─── Extract ───

Chestnuts roasted by Pepe @ 08/23/2008 9:26 PM


Rev. Back It On Up I told you never to talk about your husband in my presence!! Cock and ball food makes me giggle.

Bill Did it have reindeer on it?

Talking about things that inappropriately look like other things, video

Chestnuts roasted by Goob @ 08/23/2008 9:34 PM


Goob – I apologize, I misspoke. What I meant to say was, I went out to a local restaurant all by myself, and ordered a huge platter of dong-shaped meat. Alone.

This exact picture came in handy earlier today when someone suggested I make a manshaped meatloaf, and I ran with that and decided to give him a huge weiner.

Chestnuts roasted by Rev. Back It On Up @ 08/23/2008 9:39 PM


Jeez Louise, Goob. Heh, remember the Simpsons episode with the science museum and the “Let’s Make a Baby” exhibit?

─── Material provided ───

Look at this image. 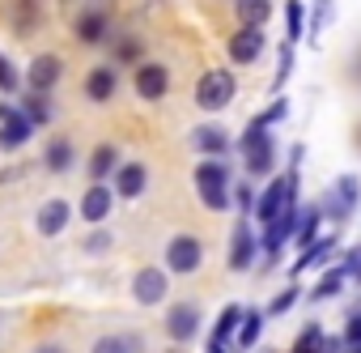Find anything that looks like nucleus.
I'll list each match as a JSON object with an SVG mask.
<instances>
[{"label":"nucleus","instance_id":"dca6fc26","mask_svg":"<svg viewBox=\"0 0 361 353\" xmlns=\"http://www.w3.org/2000/svg\"><path fill=\"white\" fill-rule=\"evenodd\" d=\"M192 149H200V153H209V157H226V149H230V136H226L221 128L204 124V128H196V132H192Z\"/></svg>","mask_w":361,"mask_h":353},{"label":"nucleus","instance_id":"f3484780","mask_svg":"<svg viewBox=\"0 0 361 353\" xmlns=\"http://www.w3.org/2000/svg\"><path fill=\"white\" fill-rule=\"evenodd\" d=\"M115 68H90V77H85V94H90V102H111V94H115Z\"/></svg>","mask_w":361,"mask_h":353},{"label":"nucleus","instance_id":"5701e85b","mask_svg":"<svg viewBox=\"0 0 361 353\" xmlns=\"http://www.w3.org/2000/svg\"><path fill=\"white\" fill-rule=\"evenodd\" d=\"M243 315H247L243 306H226V311H221V319H217V332H213V340H221V345H226L230 336H238V328H243Z\"/></svg>","mask_w":361,"mask_h":353},{"label":"nucleus","instance_id":"4c0bfd02","mask_svg":"<svg viewBox=\"0 0 361 353\" xmlns=\"http://www.w3.org/2000/svg\"><path fill=\"white\" fill-rule=\"evenodd\" d=\"M209 353H226V345H221V340H213V345H209Z\"/></svg>","mask_w":361,"mask_h":353},{"label":"nucleus","instance_id":"c9c22d12","mask_svg":"<svg viewBox=\"0 0 361 353\" xmlns=\"http://www.w3.org/2000/svg\"><path fill=\"white\" fill-rule=\"evenodd\" d=\"M85 247H90V251H106V247H111V234H106V230H98V234H90V243H85Z\"/></svg>","mask_w":361,"mask_h":353},{"label":"nucleus","instance_id":"cd10ccee","mask_svg":"<svg viewBox=\"0 0 361 353\" xmlns=\"http://www.w3.org/2000/svg\"><path fill=\"white\" fill-rule=\"evenodd\" d=\"M348 209H357V201H361V179H357V174H340V179H336V188H331Z\"/></svg>","mask_w":361,"mask_h":353},{"label":"nucleus","instance_id":"2f4dec72","mask_svg":"<svg viewBox=\"0 0 361 353\" xmlns=\"http://www.w3.org/2000/svg\"><path fill=\"white\" fill-rule=\"evenodd\" d=\"M115 60H119V64H136V60H140V43H136V39H119Z\"/></svg>","mask_w":361,"mask_h":353},{"label":"nucleus","instance_id":"7c9ffc66","mask_svg":"<svg viewBox=\"0 0 361 353\" xmlns=\"http://www.w3.org/2000/svg\"><path fill=\"white\" fill-rule=\"evenodd\" d=\"M331 13H336V5H331V0H319V9H314V22L306 26V30H310V39H319V35H323V26L331 22Z\"/></svg>","mask_w":361,"mask_h":353},{"label":"nucleus","instance_id":"c85d7f7f","mask_svg":"<svg viewBox=\"0 0 361 353\" xmlns=\"http://www.w3.org/2000/svg\"><path fill=\"white\" fill-rule=\"evenodd\" d=\"M22 111H26V115H30V124H35V128H39V124H47V119H51V107H47V102H43V94H26V98H22Z\"/></svg>","mask_w":361,"mask_h":353},{"label":"nucleus","instance_id":"f704fd0d","mask_svg":"<svg viewBox=\"0 0 361 353\" xmlns=\"http://www.w3.org/2000/svg\"><path fill=\"white\" fill-rule=\"evenodd\" d=\"M293 302H298V289H293V285H289V289H285V294H281V298H276V302H272V315H285V311H289V306H293Z\"/></svg>","mask_w":361,"mask_h":353},{"label":"nucleus","instance_id":"412c9836","mask_svg":"<svg viewBox=\"0 0 361 353\" xmlns=\"http://www.w3.org/2000/svg\"><path fill=\"white\" fill-rule=\"evenodd\" d=\"M336 243H340V234H327L323 243H314V247H306V251H302V260L293 264V273H302V268H319V264H327V260H331V251H336Z\"/></svg>","mask_w":361,"mask_h":353},{"label":"nucleus","instance_id":"ea45409f","mask_svg":"<svg viewBox=\"0 0 361 353\" xmlns=\"http://www.w3.org/2000/svg\"><path fill=\"white\" fill-rule=\"evenodd\" d=\"M357 281H361V273H357Z\"/></svg>","mask_w":361,"mask_h":353},{"label":"nucleus","instance_id":"4be33fe9","mask_svg":"<svg viewBox=\"0 0 361 353\" xmlns=\"http://www.w3.org/2000/svg\"><path fill=\"white\" fill-rule=\"evenodd\" d=\"M94 353H140V336H132V332L102 336V340L94 345Z\"/></svg>","mask_w":361,"mask_h":353},{"label":"nucleus","instance_id":"6e6552de","mask_svg":"<svg viewBox=\"0 0 361 353\" xmlns=\"http://www.w3.org/2000/svg\"><path fill=\"white\" fill-rule=\"evenodd\" d=\"M60 73H64V60H60V56H39V60H30L26 85H30L35 94H47V90L60 81Z\"/></svg>","mask_w":361,"mask_h":353},{"label":"nucleus","instance_id":"ddd939ff","mask_svg":"<svg viewBox=\"0 0 361 353\" xmlns=\"http://www.w3.org/2000/svg\"><path fill=\"white\" fill-rule=\"evenodd\" d=\"M251 260H255V234H251V222H238L234 226V243H230V268L247 273Z\"/></svg>","mask_w":361,"mask_h":353},{"label":"nucleus","instance_id":"7ed1b4c3","mask_svg":"<svg viewBox=\"0 0 361 353\" xmlns=\"http://www.w3.org/2000/svg\"><path fill=\"white\" fill-rule=\"evenodd\" d=\"M234 90H238L234 73H226V68H209V73L196 81V102H200L204 111H221V107L234 102Z\"/></svg>","mask_w":361,"mask_h":353},{"label":"nucleus","instance_id":"0eeeda50","mask_svg":"<svg viewBox=\"0 0 361 353\" xmlns=\"http://www.w3.org/2000/svg\"><path fill=\"white\" fill-rule=\"evenodd\" d=\"M264 56V30H251V26H238L230 35V60L234 64H255Z\"/></svg>","mask_w":361,"mask_h":353},{"label":"nucleus","instance_id":"473e14b6","mask_svg":"<svg viewBox=\"0 0 361 353\" xmlns=\"http://www.w3.org/2000/svg\"><path fill=\"white\" fill-rule=\"evenodd\" d=\"M0 90H5V94H18V68H13L5 56H0Z\"/></svg>","mask_w":361,"mask_h":353},{"label":"nucleus","instance_id":"39448f33","mask_svg":"<svg viewBox=\"0 0 361 353\" xmlns=\"http://www.w3.org/2000/svg\"><path fill=\"white\" fill-rule=\"evenodd\" d=\"M166 264H170V273H196L200 264H204V247H200V239H192V234H178V239H170V247H166Z\"/></svg>","mask_w":361,"mask_h":353},{"label":"nucleus","instance_id":"393cba45","mask_svg":"<svg viewBox=\"0 0 361 353\" xmlns=\"http://www.w3.org/2000/svg\"><path fill=\"white\" fill-rule=\"evenodd\" d=\"M47 166H51V170H56V174H60V170H68V166H73V145H68V140H64V136H56V140H51V145H47Z\"/></svg>","mask_w":361,"mask_h":353},{"label":"nucleus","instance_id":"aec40b11","mask_svg":"<svg viewBox=\"0 0 361 353\" xmlns=\"http://www.w3.org/2000/svg\"><path fill=\"white\" fill-rule=\"evenodd\" d=\"M272 18V0H238V22L251 30H264V22Z\"/></svg>","mask_w":361,"mask_h":353},{"label":"nucleus","instance_id":"b1692460","mask_svg":"<svg viewBox=\"0 0 361 353\" xmlns=\"http://www.w3.org/2000/svg\"><path fill=\"white\" fill-rule=\"evenodd\" d=\"M302 35H306V9L298 5V0H289L285 5V43H293Z\"/></svg>","mask_w":361,"mask_h":353},{"label":"nucleus","instance_id":"1a4fd4ad","mask_svg":"<svg viewBox=\"0 0 361 353\" xmlns=\"http://www.w3.org/2000/svg\"><path fill=\"white\" fill-rule=\"evenodd\" d=\"M166 90H170V73H166L161 64H153V60H149V64H140V68H136V94H140L145 102H157Z\"/></svg>","mask_w":361,"mask_h":353},{"label":"nucleus","instance_id":"423d86ee","mask_svg":"<svg viewBox=\"0 0 361 353\" xmlns=\"http://www.w3.org/2000/svg\"><path fill=\"white\" fill-rule=\"evenodd\" d=\"M0 119H5V128H0V149H18V145H26L30 136H35V124H30V115L18 107H5L0 111Z\"/></svg>","mask_w":361,"mask_h":353},{"label":"nucleus","instance_id":"f8f14e48","mask_svg":"<svg viewBox=\"0 0 361 353\" xmlns=\"http://www.w3.org/2000/svg\"><path fill=\"white\" fill-rule=\"evenodd\" d=\"M132 298L145 302V306L161 302V298H166V273H161V268H140L136 281H132Z\"/></svg>","mask_w":361,"mask_h":353},{"label":"nucleus","instance_id":"58836bf2","mask_svg":"<svg viewBox=\"0 0 361 353\" xmlns=\"http://www.w3.org/2000/svg\"><path fill=\"white\" fill-rule=\"evenodd\" d=\"M39 353H64V349H60V345H43Z\"/></svg>","mask_w":361,"mask_h":353},{"label":"nucleus","instance_id":"20e7f679","mask_svg":"<svg viewBox=\"0 0 361 353\" xmlns=\"http://www.w3.org/2000/svg\"><path fill=\"white\" fill-rule=\"evenodd\" d=\"M243 157H247V174H251V179H255V174H268L272 162H276L272 136H268V128H259L255 119H251V128L243 132Z\"/></svg>","mask_w":361,"mask_h":353},{"label":"nucleus","instance_id":"e433bc0d","mask_svg":"<svg viewBox=\"0 0 361 353\" xmlns=\"http://www.w3.org/2000/svg\"><path fill=\"white\" fill-rule=\"evenodd\" d=\"M234 196H238V205H243V209H247V213H251V209H255V196H251V188H238V192H234Z\"/></svg>","mask_w":361,"mask_h":353},{"label":"nucleus","instance_id":"f03ea898","mask_svg":"<svg viewBox=\"0 0 361 353\" xmlns=\"http://www.w3.org/2000/svg\"><path fill=\"white\" fill-rule=\"evenodd\" d=\"M196 188H200V201H204V209H226L230 205V170H226V162L221 157H209V162H200L196 166Z\"/></svg>","mask_w":361,"mask_h":353},{"label":"nucleus","instance_id":"f257e3e1","mask_svg":"<svg viewBox=\"0 0 361 353\" xmlns=\"http://www.w3.org/2000/svg\"><path fill=\"white\" fill-rule=\"evenodd\" d=\"M298 205V174L289 170V174H276V179L264 188V196L255 201V217L264 222V226H272L285 209H293Z\"/></svg>","mask_w":361,"mask_h":353},{"label":"nucleus","instance_id":"c756f323","mask_svg":"<svg viewBox=\"0 0 361 353\" xmlns=\"http://www.w3.org/2000/svg\"><path fill=\"white\" fill-rule=\"evenodd\" d=\"M323 345H327V336L310 323V328H302V336H298V345H293V353H323Z\"/></svg>","mask_w":361,"mask_h":353},{"label":"nucleus","instance_id":"4468645a","mask_svg":"<svg viewBox=\"0 0 361 353\" xmlns=\"http://www.w3.org/2000/svg\"><path fill=\"white\" fill-rule=\"evenodd\" d=\"M106 26H111V18H106V9H85L81 18H77V39L81 43H102L106 39Z\"/></svg>","mask_w":361,"mask_h":353},{"label":"nucleus","instance_id":"6ab92c4d","mask_svg":"<svg viewBox=\"0 0 361 353\" xmlns=\"http://www.w3.org/2000/svg\"><path fill=\"white\" fill-rule=\"evenodd\" d=\"M119 170V153H115V145H98L94 153H90V174H94V184H102L106 174H115Z\"/></svg>","mask_w":361,"mask_h":353},{"label":"nucleus","instance_id":"bb28decb","mask_svg":"<svg viewBox=\"0 0 361 353\" xmlns=\"http://www.w3.org/2000/svg\"><path fill=\"white\" fill-rule=\"evenodd\" d=\"M344 281H348V273H344V268L323 273V277H319V285H314V298H336V294L344 289Z\"/></svg>","mask_w":361,"mask_h":353},{"label":"nucleus","instance_id":"a211bd4d","mask_svg":"<svg viewBox=\"0 0 361 353\" xmlns=\"http://www.w3.org/2000/svg\"><path fill=\"white\" fill-rule=\"evenodd\" d=\"M64 226H68V205H64V201H47V205L39 209V234L51 239V234H60Z\"/></svg>","mask_w":361,"mask_h":353},{"label":"nucleus","instance_id":"72a5a7b5","mask_svg":"<svg viewBox=\"0 0 361 353\" xmlns=\"http://www.w3.org/2000/svg\"><path fill=\"white\" fill-rule=\"evenodd\" d=\"M344 345H348L353 353H361V315H353V319H348V332H344Z\"/></svg>","mask_w":361,"mask_h":353},{"label":"nucleus","instance_id":"9b49d317","mask_svg":"<svg viewBox=\"0 0 361 353\" xmlns=\"http://www.w3.org/2000/svg\"><path fill=\"white\" fill-rule=\"evenodd\" d=\"M145 184H149V170L140 162H119V170H115V196L136 201L145 192Z\"/></svg>","mask_w":361,"mask_h":353},{"label":"nucleus","instance_id":"9d476101","mask_svg":"<svg viewBox=\"0 0 361 353\" xmlns=\"http://www.w3.org/2000/svg\"><path fill=\"white\" fill-rule=\"evenodd\" d=\"M166 332H170L174 340H192V336L200 332V306H192V302H178V306L166 315Z\"/></svg>","mask_w":361,"mask_h":353},{"label":"nucleus","instance_id":"a878e982","mask_svg":"<svg viewBox=\"0 0 361 353\" xmlns=\"http://www.w3.org/2000/svg\"><path fill=\"white\" fill-rule=\"evenodd\" d=\"M259 332H264V315H259V311H247V315H243V328H238V345H243V349H255Z\"/></svg>","mask_w":361,"mask_h":353},{"label":"nucleus","instance_id":"2eb2a0df","mask_svg":"<svg viewBox=\"0 0 361 353\" xmlns=\"http://www.w3.org/2000/svg\"><path fill=\"white\" fill-rule=\"evenodd\" d=\"M111 205H115V192H111L106 184H94V188L85 192V201H81V217H85V222H102V217L111 213Z\"/></svg>","mask_w":361,"mask_h":353}]
</instances>
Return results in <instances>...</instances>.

───

## Task list
(A) In the comment thread, at what time did Goob post?
(B) Carry on with the comment thread from where it stops.

## Written answers
(A) 9:34 PM on 08/23/2008

(B)
Chestnuts roasted by The Real Andrew @ 08/23/2008 9:41 PM


i just bought a whole bunch of vintage halloween decorations off eBay. i’m so stoked.

Chestnuts roasted by Andrew @ 08/23/2008 9:44 PM


Tonight is gonna be spent here, at home, playing with my new/old NES.

Chestnuts roasted by kb @ 08/23/2008 9:54 PM


Andrew-What kind? I’ve had good luck with my decorations on eBay. bought a whole bunch of Friday the 13th and Elm street stuff last year.

Chestnuts roasted by Pepe @ 08/23/2008 9:58 PM


Rev. Back It On Up That’s better :) They actually make penis (and boobies etc.) shaped metal cake pans like the wilton ones. You could put some meat into that and serve it with Scallop potatoes.

The Real Andrew I totally remember that and if they ever make a Simpsons amusement park they need to add one of those because it is so kickass. I love the sperm raygun. Random fact about me, my middle name really is Louise lol! No shit!

Andrew I love vintage decorations. I have an online friend that collects vintage things in general but she loves those vintage glass ordnaments and they look so pretty when she shows pictures of them. They are from the 50′s or so. Also vintage Santa Clauses, Christmas tablecloths etc. But also Halloween and fall decorations.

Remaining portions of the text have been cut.